### [THE TASK]
Below are the records. Retype exactly the lines between the lines holding "notre newsletter !</div>" and "<input type='hidden' name='nameOf-formItem-mbsingle-emailoptin'", inclusive.

=== DATASET RECORDS ===

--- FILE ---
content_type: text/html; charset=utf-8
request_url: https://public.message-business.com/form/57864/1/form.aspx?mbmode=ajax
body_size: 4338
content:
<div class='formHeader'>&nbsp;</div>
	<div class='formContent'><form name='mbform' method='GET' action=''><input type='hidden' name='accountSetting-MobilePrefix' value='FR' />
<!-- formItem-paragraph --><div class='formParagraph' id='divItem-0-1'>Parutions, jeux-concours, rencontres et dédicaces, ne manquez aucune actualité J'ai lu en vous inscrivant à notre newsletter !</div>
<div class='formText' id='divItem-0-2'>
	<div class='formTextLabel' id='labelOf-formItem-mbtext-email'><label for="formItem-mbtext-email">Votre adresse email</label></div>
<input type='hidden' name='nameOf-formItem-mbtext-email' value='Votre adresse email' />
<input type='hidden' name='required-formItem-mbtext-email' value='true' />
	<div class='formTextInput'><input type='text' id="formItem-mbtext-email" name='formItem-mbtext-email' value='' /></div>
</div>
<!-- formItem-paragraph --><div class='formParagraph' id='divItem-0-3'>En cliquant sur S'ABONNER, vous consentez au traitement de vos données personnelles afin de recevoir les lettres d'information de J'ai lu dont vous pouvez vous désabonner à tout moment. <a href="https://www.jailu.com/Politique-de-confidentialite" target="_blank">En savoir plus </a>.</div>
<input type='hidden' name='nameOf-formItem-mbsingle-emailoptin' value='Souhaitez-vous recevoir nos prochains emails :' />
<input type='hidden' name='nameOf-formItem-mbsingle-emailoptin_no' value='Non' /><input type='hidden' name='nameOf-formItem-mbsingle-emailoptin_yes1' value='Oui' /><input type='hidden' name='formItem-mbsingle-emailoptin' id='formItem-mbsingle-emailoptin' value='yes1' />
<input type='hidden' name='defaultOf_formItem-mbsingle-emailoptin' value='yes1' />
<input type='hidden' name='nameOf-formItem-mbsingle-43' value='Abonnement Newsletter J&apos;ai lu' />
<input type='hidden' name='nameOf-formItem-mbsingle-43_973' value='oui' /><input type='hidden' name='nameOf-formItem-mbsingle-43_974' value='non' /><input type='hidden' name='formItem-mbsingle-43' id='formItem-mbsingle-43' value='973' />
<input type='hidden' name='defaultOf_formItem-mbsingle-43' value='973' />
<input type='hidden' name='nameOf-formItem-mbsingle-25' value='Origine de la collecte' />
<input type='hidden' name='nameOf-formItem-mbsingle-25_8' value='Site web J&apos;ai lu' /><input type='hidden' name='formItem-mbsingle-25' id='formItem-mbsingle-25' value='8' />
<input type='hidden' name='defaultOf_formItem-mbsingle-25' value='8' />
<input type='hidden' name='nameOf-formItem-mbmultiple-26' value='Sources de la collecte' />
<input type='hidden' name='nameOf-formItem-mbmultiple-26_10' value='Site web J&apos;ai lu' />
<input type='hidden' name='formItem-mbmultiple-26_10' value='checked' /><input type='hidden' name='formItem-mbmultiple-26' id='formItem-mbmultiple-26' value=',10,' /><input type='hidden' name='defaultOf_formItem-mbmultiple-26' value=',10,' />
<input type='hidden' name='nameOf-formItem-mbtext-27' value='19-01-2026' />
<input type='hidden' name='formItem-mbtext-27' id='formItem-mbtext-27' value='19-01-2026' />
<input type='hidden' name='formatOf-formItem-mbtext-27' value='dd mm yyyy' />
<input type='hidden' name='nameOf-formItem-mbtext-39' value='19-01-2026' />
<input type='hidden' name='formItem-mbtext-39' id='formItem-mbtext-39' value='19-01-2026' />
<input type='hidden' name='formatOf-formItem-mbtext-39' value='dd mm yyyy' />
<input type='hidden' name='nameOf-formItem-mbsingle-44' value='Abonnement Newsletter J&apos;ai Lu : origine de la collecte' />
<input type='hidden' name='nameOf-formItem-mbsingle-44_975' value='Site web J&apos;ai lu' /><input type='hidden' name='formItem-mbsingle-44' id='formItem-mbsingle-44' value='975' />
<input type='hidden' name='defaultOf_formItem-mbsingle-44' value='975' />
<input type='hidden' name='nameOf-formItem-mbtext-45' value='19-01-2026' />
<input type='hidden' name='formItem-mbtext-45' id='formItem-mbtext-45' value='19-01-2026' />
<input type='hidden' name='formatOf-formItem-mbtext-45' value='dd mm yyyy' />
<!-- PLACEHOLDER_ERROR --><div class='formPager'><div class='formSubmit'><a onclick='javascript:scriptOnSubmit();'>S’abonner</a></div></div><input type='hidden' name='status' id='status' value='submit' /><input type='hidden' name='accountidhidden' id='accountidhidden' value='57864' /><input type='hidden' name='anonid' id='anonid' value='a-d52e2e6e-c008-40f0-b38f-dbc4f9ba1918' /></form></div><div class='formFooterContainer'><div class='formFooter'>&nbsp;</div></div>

===

### [OUTPUT OF THE EXERCISE]
<!-- formItem-paragraph --><div class='formParagraph' id='divItem-0-1'>Parutions, jeux-concours, rencontres et dédicaces, ne manquez aucune actualité J'ai lu en vous inscrivant à notre newsletter !</div>
<div class='formText' id='divItem-0-2'>
	<div class='formTextLabel' id='labelOf-formItem-mbtext-email'><label for="formItem-mbtext-email">Votre adresse email</label></div>
<input type='hidden' name='nameOf-formItem-mbtext-email' value='Votre adresse email' />
<input type='hidden' name='required-formItem-mbtext-email' value='true' />
	<div class='formTextInput'><input type='text' id="formItem-mbtext-email" name='formItem-mbtext-email' value='' /></div>
</div>
<!-- formItem-paragraph --><div class='formParagraph' id='divItem-0-3'>En cliquant sur S'ABONNER, vous consentez au traitement de vos données personnelles afin de recevoir les lettres d'information de J'ai lu dont vous pouvez vous désabonner à tout moment. <a href="https://www.jailu.com/Politique-de-confidentialite" target="_blank">En savoir plus </a>.</div>
<input type='hidden' name='nameOf-formItem-mbsingle-emailoptin' value='Souhaitez-vous recevoir nos prochains emails :' />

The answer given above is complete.